Instructions to follow
Each line below should be reproduced without any alteration.

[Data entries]
_ _ _ _ _ _ _

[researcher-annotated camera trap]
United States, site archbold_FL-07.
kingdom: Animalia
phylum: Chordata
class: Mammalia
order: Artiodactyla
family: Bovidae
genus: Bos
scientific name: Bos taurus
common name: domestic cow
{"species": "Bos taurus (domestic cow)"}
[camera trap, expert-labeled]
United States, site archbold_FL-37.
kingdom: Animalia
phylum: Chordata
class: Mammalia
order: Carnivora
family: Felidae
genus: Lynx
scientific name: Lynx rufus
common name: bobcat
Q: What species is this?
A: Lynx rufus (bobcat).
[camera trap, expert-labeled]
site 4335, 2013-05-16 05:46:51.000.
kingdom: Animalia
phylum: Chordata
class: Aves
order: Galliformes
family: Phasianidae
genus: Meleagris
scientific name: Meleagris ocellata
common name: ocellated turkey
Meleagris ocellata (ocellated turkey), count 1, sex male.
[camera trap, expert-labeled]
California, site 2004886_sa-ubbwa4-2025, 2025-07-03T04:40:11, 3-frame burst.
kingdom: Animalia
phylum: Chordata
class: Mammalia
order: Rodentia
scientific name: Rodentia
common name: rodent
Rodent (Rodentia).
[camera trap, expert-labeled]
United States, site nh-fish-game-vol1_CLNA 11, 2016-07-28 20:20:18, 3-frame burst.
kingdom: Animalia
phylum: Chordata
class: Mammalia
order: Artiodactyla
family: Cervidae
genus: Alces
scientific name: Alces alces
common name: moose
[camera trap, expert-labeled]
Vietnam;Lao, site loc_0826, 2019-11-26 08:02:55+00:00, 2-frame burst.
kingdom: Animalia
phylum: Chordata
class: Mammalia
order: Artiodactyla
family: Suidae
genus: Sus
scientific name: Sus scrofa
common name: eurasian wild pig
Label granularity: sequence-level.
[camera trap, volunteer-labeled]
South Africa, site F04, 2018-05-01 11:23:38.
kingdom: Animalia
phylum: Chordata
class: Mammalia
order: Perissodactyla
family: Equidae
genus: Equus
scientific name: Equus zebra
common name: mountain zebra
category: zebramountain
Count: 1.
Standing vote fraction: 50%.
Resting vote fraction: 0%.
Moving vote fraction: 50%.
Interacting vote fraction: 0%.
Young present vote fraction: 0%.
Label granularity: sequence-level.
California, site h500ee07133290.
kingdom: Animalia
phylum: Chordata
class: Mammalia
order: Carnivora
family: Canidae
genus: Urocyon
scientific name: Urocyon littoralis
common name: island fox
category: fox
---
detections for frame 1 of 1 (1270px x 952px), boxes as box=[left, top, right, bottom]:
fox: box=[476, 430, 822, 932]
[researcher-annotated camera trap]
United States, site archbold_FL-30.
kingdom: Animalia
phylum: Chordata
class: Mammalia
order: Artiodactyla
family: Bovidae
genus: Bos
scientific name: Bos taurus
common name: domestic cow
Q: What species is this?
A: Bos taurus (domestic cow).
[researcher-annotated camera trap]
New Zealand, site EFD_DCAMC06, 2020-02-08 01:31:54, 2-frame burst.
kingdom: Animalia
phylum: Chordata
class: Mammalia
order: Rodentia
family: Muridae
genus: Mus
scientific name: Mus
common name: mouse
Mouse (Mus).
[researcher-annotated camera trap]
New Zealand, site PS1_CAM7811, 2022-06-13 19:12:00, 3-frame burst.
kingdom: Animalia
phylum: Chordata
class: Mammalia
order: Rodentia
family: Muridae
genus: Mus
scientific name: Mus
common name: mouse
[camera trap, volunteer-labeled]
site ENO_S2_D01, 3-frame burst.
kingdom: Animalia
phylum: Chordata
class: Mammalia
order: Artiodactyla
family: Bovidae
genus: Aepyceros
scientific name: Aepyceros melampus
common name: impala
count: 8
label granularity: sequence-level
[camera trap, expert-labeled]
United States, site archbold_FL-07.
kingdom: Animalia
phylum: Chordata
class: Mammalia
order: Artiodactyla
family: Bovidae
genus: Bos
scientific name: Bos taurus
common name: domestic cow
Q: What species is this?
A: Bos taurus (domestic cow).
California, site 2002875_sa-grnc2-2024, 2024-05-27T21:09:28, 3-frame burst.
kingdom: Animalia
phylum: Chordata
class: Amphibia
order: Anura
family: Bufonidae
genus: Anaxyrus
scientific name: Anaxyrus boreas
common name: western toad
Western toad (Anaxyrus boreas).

_ _ _ _ _ _ _

Exercise output
[researcher-annotated camera trap]
United States, site archbold_FL-07.
kingdom: Animalia
phylum: Chordata
class: Mammalia
order: Artiodactyla
family: Bovidae
genus: Bos
scientific name: Bos taurus
common name: domestic cow
{"species": "Bos taurus (domestic cow)"}
[camera trap, expert-labeled]
United States, site archbold_FL-37.
kingdom: Animalia
phylum: Chordata
class: Mammalia
order: Carnivora
family: Felidae
genus: Lynx
scientific name: Lynx rufus
common name: bobcat
Q: What species is this?
A: Lynx rufus (bobcat).
[camera trap, expert-labeled]
site 4335, 2013-05-16 05:46:51.000.
kingdom: Animalia
phylum: Chordata
class: Aves
order: Galliformes
family: Phasianidae
genus: Meleagris
scientific name: Meleagris ocellata
common name: ocellated turkey
Meleagris ocellata (ocellated turkey), count 1, sex male.
[camera trap, expert-labeled]
California, site 2004886_sa-ubbwa4-2025, 2025-07-03T04:40:11, 3-frame burst.
kingdom: Animalia
phylum: Chordata
class: Mammalia
order: Rodentia
scientific name: Rodentia
common name: rodent
Rodent (Rodentia).
[camera trap, expert-labeled]
United States, site nh-fish-game-vol1_CLNA 11, 2016-07-28 20:20:18, 3-frame burst.
kingdom: Animalia
phylum: Chordata
class: Mammalia
order: Artiodactyla
family: Cervidae
genus: Alces
scientific name: Alces alces
common name: moose
[camera trap, expert-labeled]
Vietnam;Lao, site loc_0826, 2019-11-26 08:02:55+00:00, 2-frame burst.
kingdom: Animalia
phylum: Chordata
class: Mammalia
order: Artiodactyla
family: Suidae
genus: Sus
scientific name: Sus scrofa
common name: eurasian wild pig
Label granularity: sequence-level.
[camera trap, volunteer-labeled]
South Africa, site F04, 2018-05-01 11:23:38.
kingdom: Animalia
phylum: Chordata
class: Mammalia
order: Perissodactyla
family: Equidae
genus: Equus
scientific name: Equus zebra
common name: mountain zebra
category: zebramountain
Count: 1.
Standing vote fraction: 50%.
Resting vote fraction: 0%.
Moving vote fraction: 50%.
Interacting vote fraction: 0%.
Young present vote fraction: 0%.
Label granularity: sequence-level.
California, site h500ee07133290.
kingdom: Animalia
phylum: Chordata
class: Mammalia
order: Carnivora
family: Canidae
genus: Urocyon
scientific name: Urocyon littoralis
common name: island fox
category: fox
---
detections for frame 1 of 1 (1270px x 952px), boxes as box=[left, top, right, bottom]:
fox: box=[476, 430, 822, 932]
[researcher-annotated camera trap]
United States, site archbold_FL-30.
kingdom: Animalia
phylum: Chordata
class: Mammalia
order: Artiodactyla
family: Bovidae
genus: Bos
scientific name: Bos taurus
common name: domestic cow
Q: What species is this?
A: Bos taurus (domestic cow).
[researcher-annotated camera trap]
New Zealand, site EFD_DCAMC06, 2020-02-08 01:31:54, 2-frame burst.
kingdom: Animalia
phylum: Chordata
class: Mammalia
order: Rodentia
family: Muridae
genus: Mus
scientific name: Mus
common name: mouse
Mouse (Mus).
[researcher-annotated camera trap]
New Zealand, site PS1_CAM7811, 2022-06-13 19:12:00, 3-frame burst.
kingdom: Animalia
phylum: Chordata
class: Mammalia
order: Rodentia
family: Muridae
genus: Mus
scientific name: Mus
common name: mouse
[camera trap, volunteer-labeled]
site ENO_S2_D01, 3-frame burst.
kingdom: Animalia
phylum: Chordata
class: Mammalia
order: Artiodactyla
family: Bovidae
genus: Aepyceros
scientific name: Aepyceros melampus
common name: impala
count: 8
label granularity: sequence-level
[camera trap, expert-labeled]
United States, site archbold_FL-07.
kingdom: Animalia
phylum: Chordata
class: Mammalia
order: Artiodactyla
family: Bovidae
genus: Bos
scientific name: Bos taurus
common name: domestic cow
Q: What species is this?
A: Bos taurus (domestic cow).
California, site 2002875_sa-grnc2-2024, 2024-05-27T21:09:28, 3-frame burst.
kingdom: Animalia
phylum: Chordata
class: Amphibia
order: Anura
family: Bufonidae
genus: Anaxyrus
scientific name: Anaxyrus boreas
common name: western toad
Western toad (Anaxyrus boreas).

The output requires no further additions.